Я шла не торопясь и обдумывала, что им скажу. А сказать надо, было что-то убедительное, солидное. Что вот, дескать, нельзя разводить терпимость веры на глазах воинствующих безбожников. Вот так прямо и выложу!.. Так один раз приезжий оратор говорил.
На Надином чистеньком крылечке стояло несколько пар разномастной обуви. «Ого,— подумала я.— Наши уже в сборе».
На половичке, как заправский караульщик, лежала лохматая Дэля и помахивала хвостом-бубликом. Я тоже скинула свои парусиновые туфлишки. На всякий случай легонько щелкнула Дэлю в черную тюпку:
— Прокараулишь — сошью себе чувяки из твоей шкуры.
Потом набрала полные легкие воздуха и решительным рывком отворила дверь, как в холодную воду нырнула... Ничего не успев разглядеть в полутемной прихожей, ворвалась в столовую и начала речь от самого порога:
— Товарищи Анна и Мария Максимилиановны! Если вы воинствующие безбожники... Мы не позволим на красной базе...
Грянул такой оглушительный хохот, что я попятилась. Мои друзья восседали на венских стульях вдоль стены и хохотали самым предательским образом.
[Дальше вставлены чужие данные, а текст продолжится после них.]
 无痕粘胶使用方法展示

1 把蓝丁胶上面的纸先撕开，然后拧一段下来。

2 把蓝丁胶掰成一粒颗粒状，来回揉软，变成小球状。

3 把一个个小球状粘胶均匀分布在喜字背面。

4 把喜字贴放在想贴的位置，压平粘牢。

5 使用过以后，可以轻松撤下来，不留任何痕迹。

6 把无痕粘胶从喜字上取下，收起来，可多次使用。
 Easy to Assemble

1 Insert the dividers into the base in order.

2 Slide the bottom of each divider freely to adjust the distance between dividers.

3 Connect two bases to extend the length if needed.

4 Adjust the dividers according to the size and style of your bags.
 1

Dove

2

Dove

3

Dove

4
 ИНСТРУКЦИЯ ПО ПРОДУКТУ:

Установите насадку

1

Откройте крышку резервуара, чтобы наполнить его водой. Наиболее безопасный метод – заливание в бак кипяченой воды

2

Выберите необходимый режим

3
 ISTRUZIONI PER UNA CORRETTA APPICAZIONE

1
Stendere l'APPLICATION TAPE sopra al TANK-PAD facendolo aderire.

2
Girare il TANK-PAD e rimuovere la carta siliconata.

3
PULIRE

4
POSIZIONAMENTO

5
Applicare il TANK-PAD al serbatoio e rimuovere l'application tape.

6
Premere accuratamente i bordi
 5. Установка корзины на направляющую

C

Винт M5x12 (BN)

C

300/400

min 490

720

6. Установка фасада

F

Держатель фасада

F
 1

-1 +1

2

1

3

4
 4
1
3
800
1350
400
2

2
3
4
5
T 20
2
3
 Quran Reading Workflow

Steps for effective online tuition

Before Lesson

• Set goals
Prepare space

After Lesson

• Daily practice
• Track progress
Люська визжала и стукала по половику пятками в белых шерстяных носках. За столом улыбался Виталий Викентьевич. Почти мирно тетка Мария сказала:
— Вот оно, теперешнее воспитание: яйцо вкатывается в чужой дом и начинает учить курицу!
Анна повелительно махнула мне рукой: - Сядь и молчи. Оратор. Мы уже решили. Наша племянница вступает в это самое... в пионеры. И она больше не пойдет в церковь. И из ее комнаты мы убрали образа.
Ура!— заорала я и неожиданно для себя чмокнула тетку Анну в белый грачиный нос. Та засмеялась.
— Разбойники! Надюша, поставь-ка самоварчик.
- Да,— важно подтвердила Мария. — Мы все будем пить чай с земляничным вареньем! И с ватрушкой.
После уроков из всех классов нижнего этажа в коридор вынесли скамейки. На них расселась общешкольная пионерская дружийа. А за столом, покрытым кумачом, расположился совет дружины. В центре Катя-вожатая, а рядом с нею очень рыжий и очень серьезный председатель совета дружины семиклассник Васька Мальков.
Справа от Васьки, слева от Кати — члены совета дружины. И ни одного учителя. Полная самостоятельность.
В пионеры принимали серьезно, придирались ко всякой мелочи, высказывались все, кто хотел, спорили, шумели, переголосовывали. Никто не торопился, но дело спорилось: за два часа с четвероклассниками было покончено. Подошла наша очередь.
Люську приняли условно: если до 7 ноября не схватит ни одного «неуда» — получит красный галстук.